In the next task we will bring all projects and will store them in Record Set for future use.
Drag and Drop on the screen new “Data Flow Task”, name it “Get All Projects” and connect previously created SQL task with it.
Go inside and drag and drop new Odata Source task. Let’s configure it:
Pay attention to Query options field. Remember, bring only fields you need and use “format=json” to minimize size of response from the server.
Create a new variable of type “object” to keep Project collection – AllProjects
Add new Recordset Destination and configure it as shown below:
Also, we need to find if there are any deleted projects. To find it, we have to query local projects table and discover if there are any records which exists only locally.
We will store deleted project ids in another recordset, so after we can delete all entities related to those deleted projects.
Now, as we get latest changes from Projects, we have to update the last Synced date. We need to do now as executing SSIS package might take time, and we can just simply miss some records.
Go back to the main designer screen and drop new SQL task to update Sync table.
The next, we will start with simple task of deleting related entities for project which no longer exists on the cloud.

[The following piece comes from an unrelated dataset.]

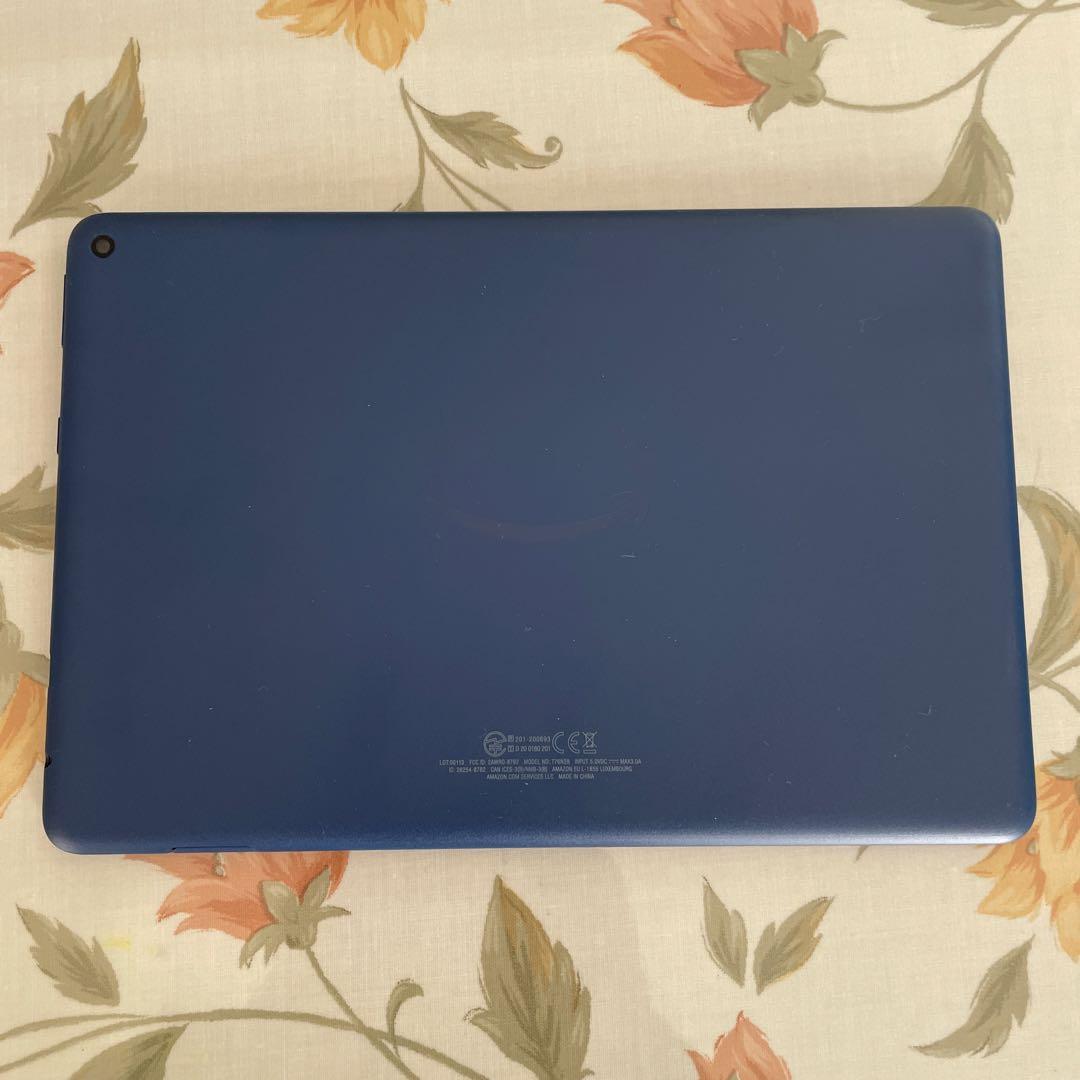 Amazon FIRE HD 10（第11世代）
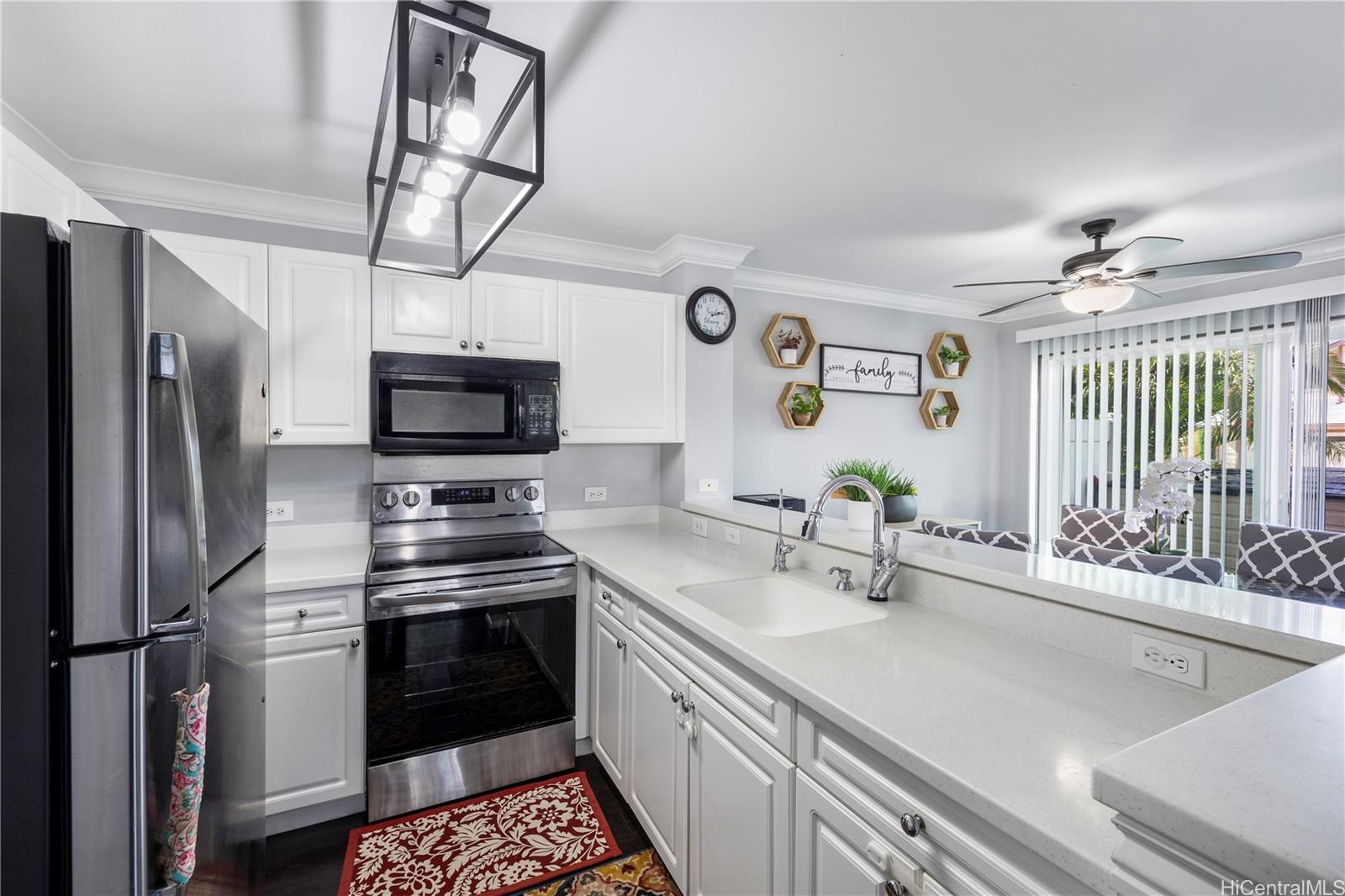 91-1022 Huliau Street  Unit 1A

Create a new Foreach Loop task and drag and drop a new Data Flow Task inside, name it “Delete All Entities”. In this task we will delete everything, even items from lists in project sites, unless you want to keep them for future use. However, I recommend to do a snapshot of data, so you PWA DB will be a mirror of your cloud environment.

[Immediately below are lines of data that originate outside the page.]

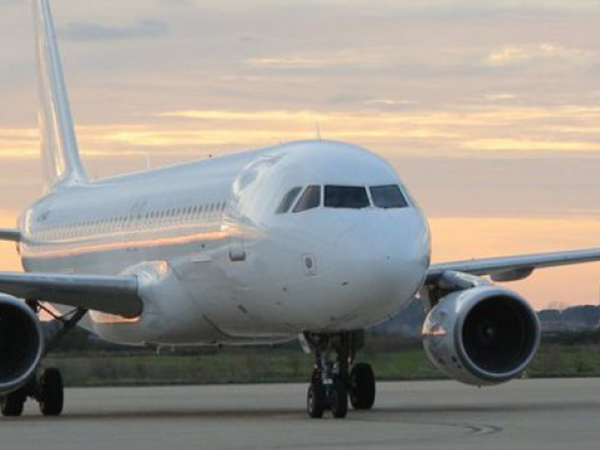 Aereo estradizione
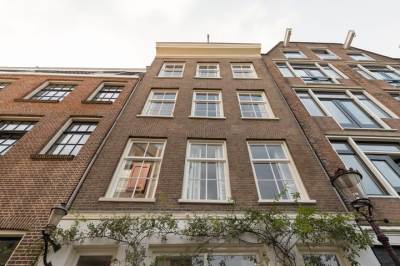 Woning Prinseneiland 33 Amsterdam
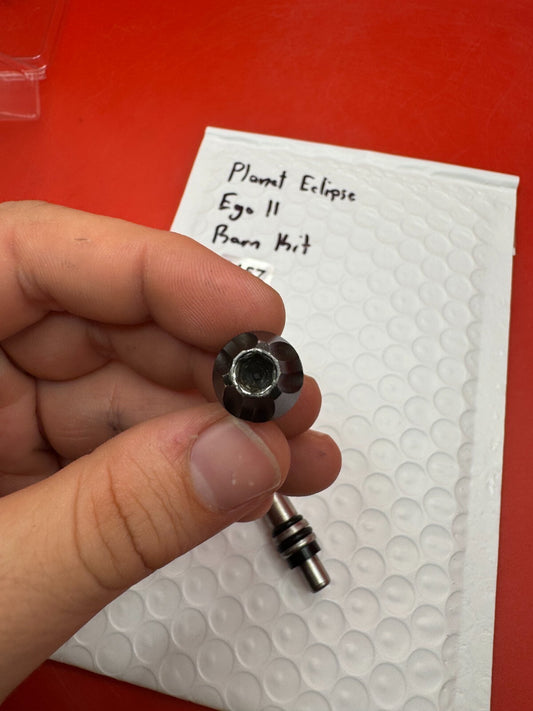 Planet Eclipse Ego 11 Ram Kit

To delete all entities related to removed project, you have couple options:
- Create a new stored procedure and pass project ID as parameter. (This is the most efficient way, as SSIS package will executed only one query for one project)
- Create a OLE DB command for each entity.
We will go with the first option, as it also will help us to minimize the maintenance. In case if we will add a new List to Project Site, all we need to do is just update a stored procedure, without the need to redeploy the package. So, let’s create Expression Builder task and after Execute it:
Build Schema creates a new query to first check, if stored procedure exists, and if its not, it will create it. We need to delete records from all tables which have ProjectId.
Now let’s create a new string variable to keep Project ID when we walk through deleted projects in for-each loop:
Drag and Drop new SQL task inside for-each loop and name it “Delete All Project Related Records”. The configuration is following:
That’s it. Now you can run the project and see the result. I know, until now you don’t have any records in any of project tables, but at least if your package runs successfully, it means that you have everything setup correctly and we can move to the second part of this article.